It's been a mission ten years in the making, and after a final green light from mission control tonight, the European Space Agency's (ESA) Rosetta Mission will deploy its handy little lander named "Philae" onto the surface of the far off Comet 67P/Churyumov-Gerasimenko it met up with earlier this summer.
Since its inception, the priority of the mission was to reach the comet and discover what information may lie beneath the icy surface. And in turn, what it may tell us about our 4.6 billion-year-old solar system and how we came to be.
While the mission has been successful thus far in arriving and collecting data from a distance, as it orbits the comet a mere 22.5 km away, the next branch of the mission involving the Philae Lander will give researchers an entirely new view of the surface and the composition of the mysterious comet.

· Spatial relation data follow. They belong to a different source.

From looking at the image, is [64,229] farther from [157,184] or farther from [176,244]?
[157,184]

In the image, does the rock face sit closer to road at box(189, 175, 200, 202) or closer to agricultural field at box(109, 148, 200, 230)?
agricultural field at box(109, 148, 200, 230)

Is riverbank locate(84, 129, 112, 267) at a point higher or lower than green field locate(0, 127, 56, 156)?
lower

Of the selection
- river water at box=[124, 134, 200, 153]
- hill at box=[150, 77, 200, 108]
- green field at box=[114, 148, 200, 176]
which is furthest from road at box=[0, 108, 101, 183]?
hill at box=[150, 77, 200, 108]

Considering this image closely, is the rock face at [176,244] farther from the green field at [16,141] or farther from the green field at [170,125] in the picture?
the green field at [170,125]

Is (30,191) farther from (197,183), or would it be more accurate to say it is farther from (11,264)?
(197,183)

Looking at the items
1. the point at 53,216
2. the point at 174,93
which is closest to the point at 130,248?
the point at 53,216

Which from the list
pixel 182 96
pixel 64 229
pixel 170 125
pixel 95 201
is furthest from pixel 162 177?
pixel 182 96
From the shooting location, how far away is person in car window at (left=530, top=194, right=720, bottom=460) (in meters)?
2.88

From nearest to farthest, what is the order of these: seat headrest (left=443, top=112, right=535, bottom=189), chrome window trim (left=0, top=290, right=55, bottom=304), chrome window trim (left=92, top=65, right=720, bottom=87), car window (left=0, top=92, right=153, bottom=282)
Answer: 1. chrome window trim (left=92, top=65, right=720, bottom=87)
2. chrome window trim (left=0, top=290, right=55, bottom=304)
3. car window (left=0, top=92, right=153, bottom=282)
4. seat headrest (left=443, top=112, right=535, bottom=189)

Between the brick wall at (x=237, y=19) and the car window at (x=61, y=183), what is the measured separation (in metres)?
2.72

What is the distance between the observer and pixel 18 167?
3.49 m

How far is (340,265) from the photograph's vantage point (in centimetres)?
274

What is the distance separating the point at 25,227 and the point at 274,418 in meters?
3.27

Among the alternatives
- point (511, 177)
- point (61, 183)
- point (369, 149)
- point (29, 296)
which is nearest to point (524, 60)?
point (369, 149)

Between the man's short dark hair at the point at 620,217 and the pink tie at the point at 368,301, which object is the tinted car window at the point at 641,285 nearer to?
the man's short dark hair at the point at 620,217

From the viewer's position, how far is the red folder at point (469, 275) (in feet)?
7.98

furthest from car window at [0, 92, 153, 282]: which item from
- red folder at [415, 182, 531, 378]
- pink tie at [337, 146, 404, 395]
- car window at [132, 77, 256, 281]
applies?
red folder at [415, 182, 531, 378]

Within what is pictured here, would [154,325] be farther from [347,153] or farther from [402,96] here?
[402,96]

"Comets are new territory" researcher Ralf Gellert with the University of Guelph says. "There could be some big surprises."

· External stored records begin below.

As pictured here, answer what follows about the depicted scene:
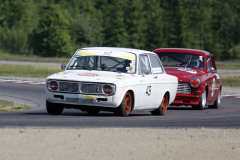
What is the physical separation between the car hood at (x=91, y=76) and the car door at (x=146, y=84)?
49 cm

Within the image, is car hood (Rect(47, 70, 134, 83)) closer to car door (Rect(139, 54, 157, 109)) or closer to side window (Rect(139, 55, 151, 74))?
car door (Rect(139, 54, 157, 109))

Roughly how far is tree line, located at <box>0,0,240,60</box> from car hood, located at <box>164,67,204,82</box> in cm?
6562

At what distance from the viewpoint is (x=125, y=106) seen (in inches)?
499

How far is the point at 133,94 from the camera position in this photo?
1275cm

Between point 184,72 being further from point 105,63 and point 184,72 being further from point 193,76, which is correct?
point 105,63

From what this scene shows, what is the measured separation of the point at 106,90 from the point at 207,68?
638 centimetres

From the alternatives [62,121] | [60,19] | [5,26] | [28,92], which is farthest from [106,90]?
[5,26]

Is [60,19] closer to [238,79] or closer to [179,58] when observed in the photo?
[238,79]

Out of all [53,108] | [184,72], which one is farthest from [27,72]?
[53,108]

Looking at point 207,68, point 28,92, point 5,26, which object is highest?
point 207,68

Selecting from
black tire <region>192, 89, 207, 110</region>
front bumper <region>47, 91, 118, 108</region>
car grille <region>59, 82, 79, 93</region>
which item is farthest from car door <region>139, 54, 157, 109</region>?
black tire <region>192, 89, 207, 110</region>

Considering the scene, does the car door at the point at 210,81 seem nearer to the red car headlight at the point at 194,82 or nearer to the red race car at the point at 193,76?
the red race car at the point at 193,76

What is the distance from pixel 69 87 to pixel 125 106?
4.16 feet

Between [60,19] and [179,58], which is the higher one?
[179,58]
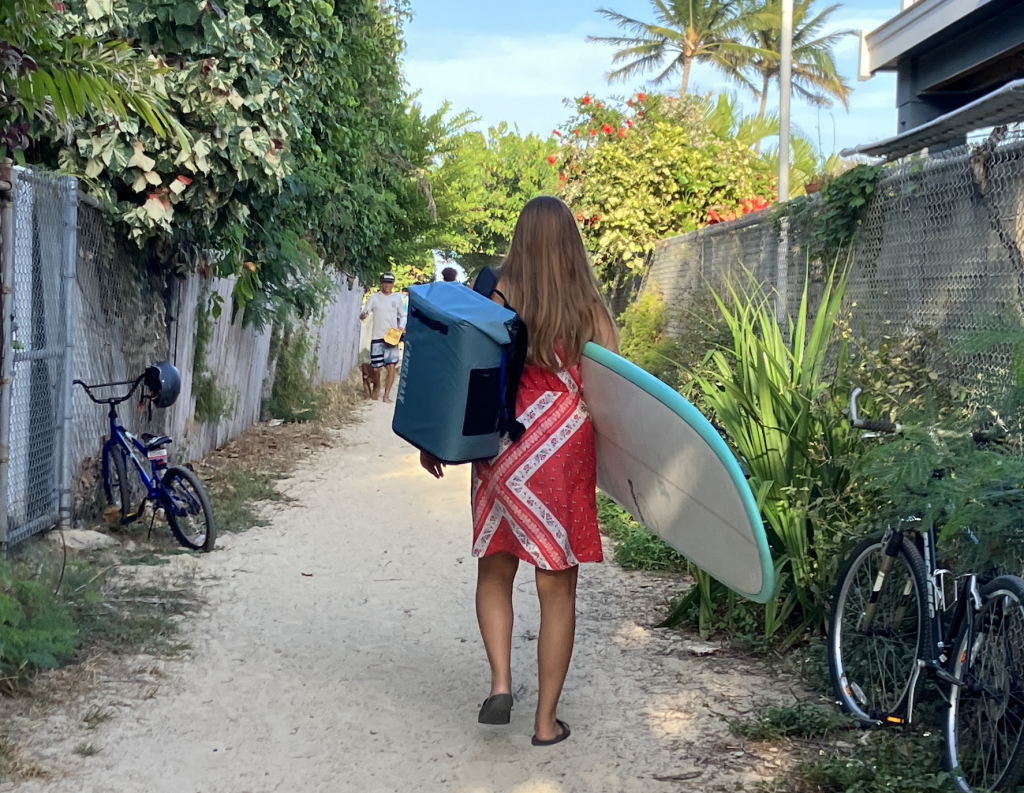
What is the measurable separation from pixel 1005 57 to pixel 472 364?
317 inches

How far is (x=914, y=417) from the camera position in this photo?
385 cm

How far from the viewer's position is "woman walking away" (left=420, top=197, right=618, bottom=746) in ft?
12.0

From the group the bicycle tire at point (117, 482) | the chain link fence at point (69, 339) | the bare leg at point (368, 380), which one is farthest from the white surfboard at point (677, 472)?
the bare leg at point (368, 380)

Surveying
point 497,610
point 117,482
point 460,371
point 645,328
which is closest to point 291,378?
point 645,328

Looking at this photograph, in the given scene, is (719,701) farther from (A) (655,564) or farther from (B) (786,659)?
(A) (655,564)

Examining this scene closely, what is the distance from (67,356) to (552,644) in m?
3.72

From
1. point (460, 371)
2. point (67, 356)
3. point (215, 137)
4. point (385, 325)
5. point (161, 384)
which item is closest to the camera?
point (460, 371)

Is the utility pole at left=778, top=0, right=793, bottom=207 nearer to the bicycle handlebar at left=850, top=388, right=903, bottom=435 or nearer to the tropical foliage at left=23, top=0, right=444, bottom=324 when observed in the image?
the tropical foliage at left=23, top=0, right=444, bottom=324

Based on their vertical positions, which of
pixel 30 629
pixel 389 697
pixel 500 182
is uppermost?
pixel 500 182

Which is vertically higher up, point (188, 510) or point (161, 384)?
point (161, 384)

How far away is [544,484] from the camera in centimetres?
366

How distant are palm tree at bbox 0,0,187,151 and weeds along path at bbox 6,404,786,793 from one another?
2.34 m

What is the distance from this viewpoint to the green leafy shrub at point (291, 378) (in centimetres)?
1274

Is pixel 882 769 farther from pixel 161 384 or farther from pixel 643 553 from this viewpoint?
pixel 161 384
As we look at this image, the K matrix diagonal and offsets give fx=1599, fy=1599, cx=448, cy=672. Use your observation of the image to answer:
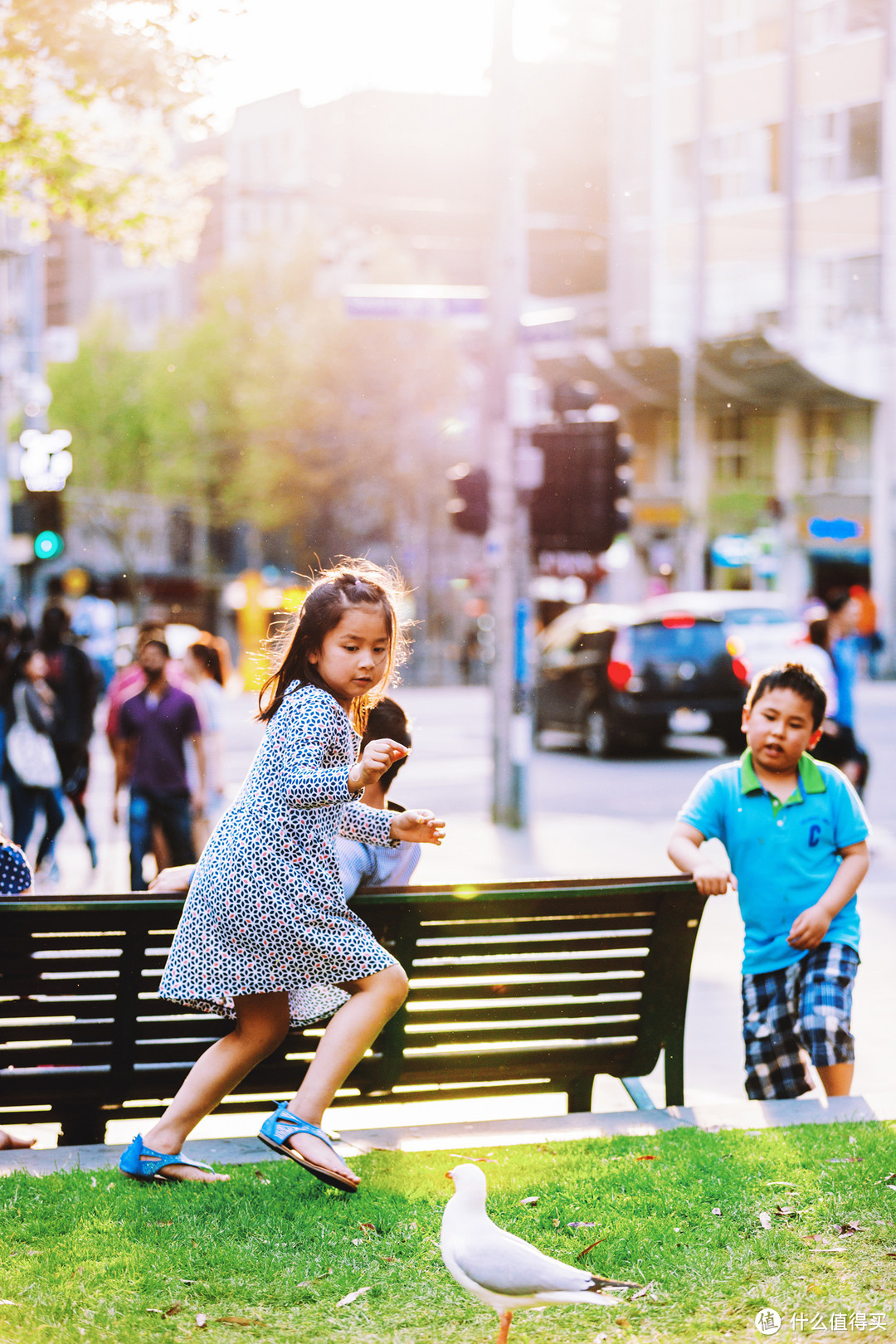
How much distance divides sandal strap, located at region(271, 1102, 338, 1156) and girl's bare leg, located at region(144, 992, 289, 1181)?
194 mm

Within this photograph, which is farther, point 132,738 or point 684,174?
point 684,174

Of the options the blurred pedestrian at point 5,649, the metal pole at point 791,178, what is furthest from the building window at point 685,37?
the blurred pedestrian at point 5,649

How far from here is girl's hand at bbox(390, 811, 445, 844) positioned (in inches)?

As a founding member of Rosetta Mission's development team, Gellert was one of the few scientists selected worldwide by the ESA 15 years ago to build instruments that will be used in a few mere hours to collect data that could change what researchers know about comets to date. But even the early stages, much like what mission control is feeling today, were filled with uncertainty as the ESA crossed new frontiers being the first space agency to not only orbit, but also land on a comet.
"Is it an ice ball with rock and trace metals, or a rock ball with ice on it... or ice below the surface?" Gellert says. "We didn't know."

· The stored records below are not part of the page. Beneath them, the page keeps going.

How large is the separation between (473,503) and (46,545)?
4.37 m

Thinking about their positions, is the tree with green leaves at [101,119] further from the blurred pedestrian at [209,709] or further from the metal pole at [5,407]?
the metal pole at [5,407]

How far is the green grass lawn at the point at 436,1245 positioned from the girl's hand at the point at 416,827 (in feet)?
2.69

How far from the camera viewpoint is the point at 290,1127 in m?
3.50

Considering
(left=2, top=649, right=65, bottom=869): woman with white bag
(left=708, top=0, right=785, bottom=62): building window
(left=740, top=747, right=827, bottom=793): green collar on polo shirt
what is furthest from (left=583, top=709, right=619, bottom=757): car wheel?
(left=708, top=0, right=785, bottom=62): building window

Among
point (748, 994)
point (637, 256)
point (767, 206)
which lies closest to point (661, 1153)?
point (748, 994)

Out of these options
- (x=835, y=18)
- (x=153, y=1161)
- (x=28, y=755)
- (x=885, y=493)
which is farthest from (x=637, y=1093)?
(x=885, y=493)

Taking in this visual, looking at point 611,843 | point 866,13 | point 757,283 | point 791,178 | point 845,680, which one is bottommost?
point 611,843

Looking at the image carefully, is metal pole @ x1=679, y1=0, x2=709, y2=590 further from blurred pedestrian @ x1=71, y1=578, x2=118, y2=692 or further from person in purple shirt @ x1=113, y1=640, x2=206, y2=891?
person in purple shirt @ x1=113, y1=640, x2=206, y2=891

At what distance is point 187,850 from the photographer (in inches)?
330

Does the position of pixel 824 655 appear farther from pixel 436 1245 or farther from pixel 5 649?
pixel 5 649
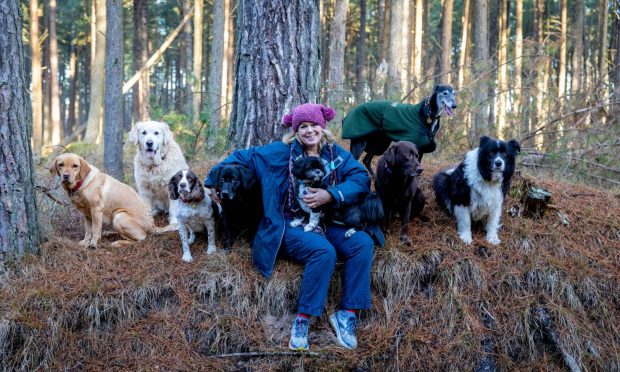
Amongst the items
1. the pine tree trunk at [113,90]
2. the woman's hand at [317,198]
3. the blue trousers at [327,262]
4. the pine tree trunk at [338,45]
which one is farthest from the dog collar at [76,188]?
the pine tree trunk at [338,45]

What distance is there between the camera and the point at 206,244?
4.77 m

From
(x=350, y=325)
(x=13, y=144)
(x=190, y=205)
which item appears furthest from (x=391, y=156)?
(x=13, y=144)

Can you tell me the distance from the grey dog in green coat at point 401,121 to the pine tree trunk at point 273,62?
621 mm

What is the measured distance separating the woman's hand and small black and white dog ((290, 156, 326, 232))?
0.32 ft

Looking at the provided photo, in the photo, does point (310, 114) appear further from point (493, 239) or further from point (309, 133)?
point (493, 239)

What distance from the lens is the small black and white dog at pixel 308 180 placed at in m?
4.07

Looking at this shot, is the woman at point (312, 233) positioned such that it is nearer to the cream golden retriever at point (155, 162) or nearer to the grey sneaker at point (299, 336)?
the grey sneaker at point (299, 336)

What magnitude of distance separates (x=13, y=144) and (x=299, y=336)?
2.96 metres

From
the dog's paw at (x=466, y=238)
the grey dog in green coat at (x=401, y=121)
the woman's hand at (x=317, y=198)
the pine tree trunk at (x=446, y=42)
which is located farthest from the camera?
the pine tree trunk at (x=446, y=42)

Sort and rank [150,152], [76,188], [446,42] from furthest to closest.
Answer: [446,42], [150,152], [76,188]

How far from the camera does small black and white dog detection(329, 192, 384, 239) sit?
4.21 m

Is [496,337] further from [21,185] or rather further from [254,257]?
[21,185]

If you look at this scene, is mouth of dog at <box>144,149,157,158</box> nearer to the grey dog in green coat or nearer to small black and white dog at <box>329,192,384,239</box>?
the grey dog in green coat

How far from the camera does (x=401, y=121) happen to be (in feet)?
16.9
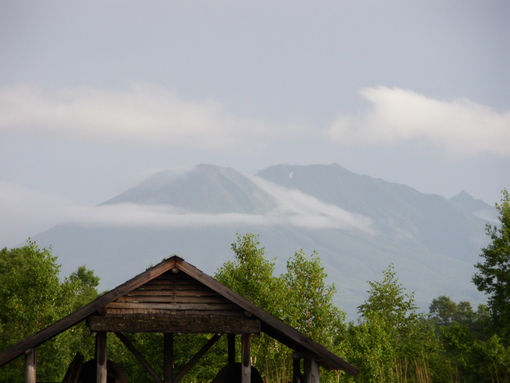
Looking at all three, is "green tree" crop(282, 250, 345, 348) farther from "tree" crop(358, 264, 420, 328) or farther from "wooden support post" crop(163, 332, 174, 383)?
"wooden support post" crop(163, 332, 174, 383)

But the researchers planned for the contingencies of a myriad of possibilities, and now their planning is about to pay off. While models have planned and calculated an exact trajectory for the Philae lander, the ESA admits that the maneuver comes with plenty of variables and a high-risk level for failure. But that's not discouraging them one bit.
After a final run-through of the plans late this afternoon, the ESA mission control will confirm plans with Philae Tuesday night Nov. 11 to detach from Rosetta and make the short trip to its landing site on the smaller head of Comet 67P. If all goes to plan, Philae will land with all 11 on-board scientific instruments intact, and will be able to begin specimen collection and data transmission after it's settled into the surface of the speeding comet.
"We will need to be a bit lucky" flight director Andrea Accomazzo and project scientist for the mission Matt Taylor said earlier this week at a briefing for the ESA. "But this is what Rosetta is there to do; to see how a comet works."